By Allison Campbell-Jensen
In August 2021, Business Reference Librarian Maggie Parra participated in the Evidence Synthesis Institute (ESI), which offered comprehensive instruction for librarians on their role in assisting with systematic reviews.
“The course taught me about the different types of reviews, methodologies, reporting guidelines and standards,” Parra says about ESI, which was developed by Libraries staff and colleagues from other universities with funding from the Institute for Museum and Library Services.
During her training, Parra was able to gain hands-on experience drafting search queries with subject-specific databases. She would meet daily with other business and public-policy librarians about trends and challenges
Putting skills to practice
She quickly had the opportunity to use her skills in the fall, when a research team from the Humphrey School of Public Affairs contacted the business reference desk for help with a systematic review. At that time, the team included Yuan (Daniel) Cheng, Assistant Professor in the Humphrey School, and Ph.D. candidates Shuyi Deng and Ahmad Banamah, along with Huafang Li, Assistant Professor in the College of Education and Community Innovation at Grand Valley State University (Michigan).
“The project aims to systematically review the existing literature that engage the voluntary failures theory, a major theory in nonprofit studies,” says Deng. In a nutshell, the theory describes the paradox that government funds much nonprofit organization activity, yet social welfare policy ignores these organizations in their assessments and nonprofit organizations neglect the major role of governmental funding in their revenues.
Parra and Riegelman met on Zoom with the team, whom Parra said already “had done an excellent job generating the search terms and providing the seminal article on the topic which steered the development of our search query.”
Deng notes that the team learned they could co-author with librarians for publication and that Parra has a particular interest in nonprofit studies — so they asked her to join them.

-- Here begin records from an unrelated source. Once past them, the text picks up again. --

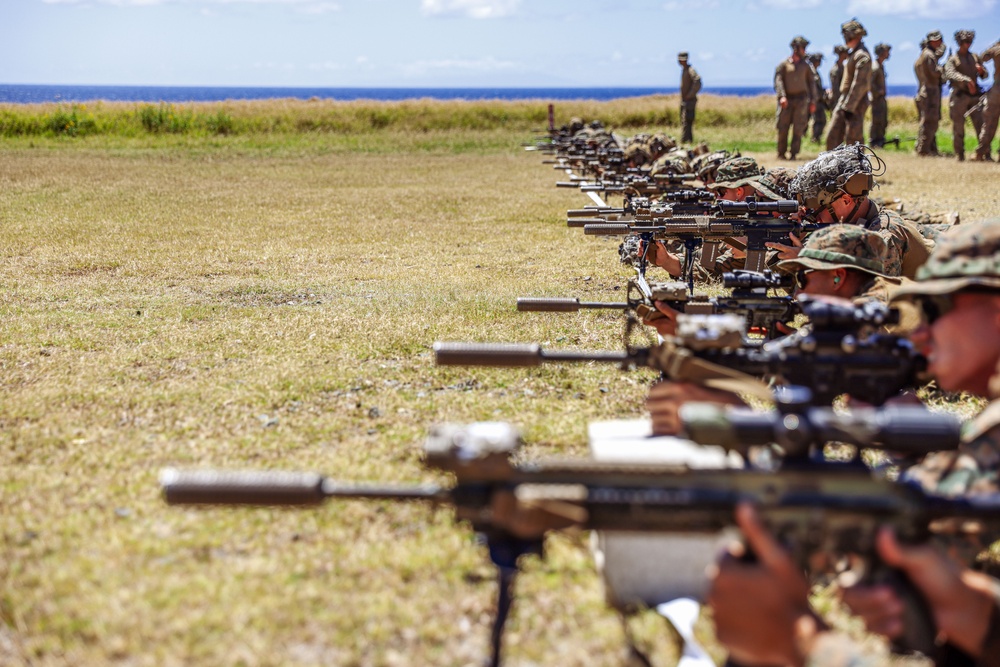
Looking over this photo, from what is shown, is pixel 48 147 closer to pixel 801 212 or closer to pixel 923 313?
pixel 801 212

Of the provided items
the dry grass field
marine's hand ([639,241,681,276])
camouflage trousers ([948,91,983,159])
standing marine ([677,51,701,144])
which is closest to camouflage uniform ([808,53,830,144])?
standing marine ([677,51,701,144])

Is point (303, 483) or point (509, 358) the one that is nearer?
point (303, 483)

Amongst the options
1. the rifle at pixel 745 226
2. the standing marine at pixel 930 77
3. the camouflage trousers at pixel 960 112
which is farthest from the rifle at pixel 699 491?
the standing marine at pixel 930 77

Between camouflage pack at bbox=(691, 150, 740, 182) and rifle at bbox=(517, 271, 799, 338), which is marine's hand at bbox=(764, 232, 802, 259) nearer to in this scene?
rifle at bbox=(517, 271, 799, 338)

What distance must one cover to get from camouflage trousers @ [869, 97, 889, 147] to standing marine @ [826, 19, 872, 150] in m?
4.47

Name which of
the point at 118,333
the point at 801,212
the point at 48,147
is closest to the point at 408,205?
the point at 118,333

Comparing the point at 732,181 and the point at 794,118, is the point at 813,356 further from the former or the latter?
the point at 794,118

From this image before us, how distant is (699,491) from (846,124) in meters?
22.9

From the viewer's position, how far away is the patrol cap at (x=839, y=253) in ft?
15.5

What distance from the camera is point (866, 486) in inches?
92.6

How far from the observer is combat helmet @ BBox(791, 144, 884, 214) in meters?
6.59

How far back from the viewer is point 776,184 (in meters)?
8.66

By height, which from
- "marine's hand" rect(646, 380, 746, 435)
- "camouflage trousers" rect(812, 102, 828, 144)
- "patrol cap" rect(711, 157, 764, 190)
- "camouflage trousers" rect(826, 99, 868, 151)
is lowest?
"marine's hand" rect(646, 380, 746, 435)

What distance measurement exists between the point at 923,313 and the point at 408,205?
48.7ft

This is her first experience as a co-author of a systematic review.
Systematic review involves screening
“We wouldn’t have made so much progress in such a short time without Maggie.”
As of late December, the work is ongoing and continues to be online. Deng says of Parra: “She used her expertise to help us refine our search keywords, identified the databases to search, designed search syntax that increased our initial search from about 40 results to nearly 2,000 relevant results.” After downloading titles and abstracts of articles, the team will screen them for relevance.
The team has access to Libraries’ license for the software tool Covidence, which streamlines screening and data extraction; it is only available to team with a librarian co-author.
She has provided many helpful tips, Deng says, for screening and coding. Once that step is complete, Parra will provide full-text articles for the final round of screening.
The team members are excellent communicators, Parra says, and Deng notes she always double-checks to make sure their needs are understood. She adds: “[Parra] also explained to us what she did so clearly that I have learned a lot about literature search and systematic review from her!”
Says Parra: “It’s been really exciting and I’m so grateful for the opportunity to work with them on this research.” As for the value of Parra’s contributions to their work, Deng says it is essential. “We wouldn’t have made so much progress in such a short time without Maggie.”